*GOAL OF THE EXERCISE*:
Go through the data and tally the lines that include "camera". The reply is that number alone.

*THE INPUT*:
:::::
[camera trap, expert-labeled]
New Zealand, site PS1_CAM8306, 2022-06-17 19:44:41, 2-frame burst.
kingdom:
:::::
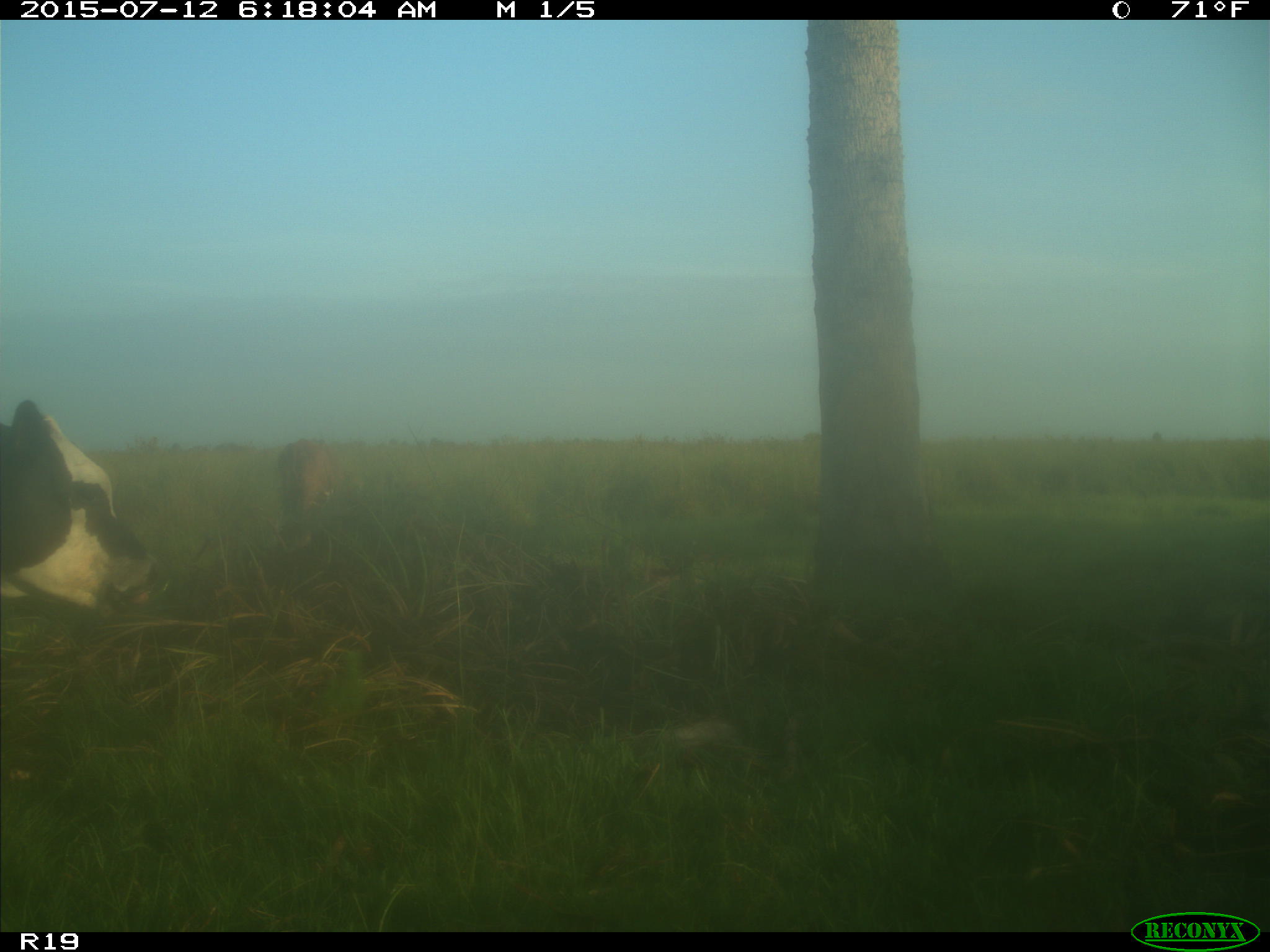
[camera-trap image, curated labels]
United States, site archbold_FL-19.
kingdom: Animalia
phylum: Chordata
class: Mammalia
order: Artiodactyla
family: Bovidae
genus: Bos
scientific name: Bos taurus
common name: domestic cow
:::::
*SOLUTION*:
2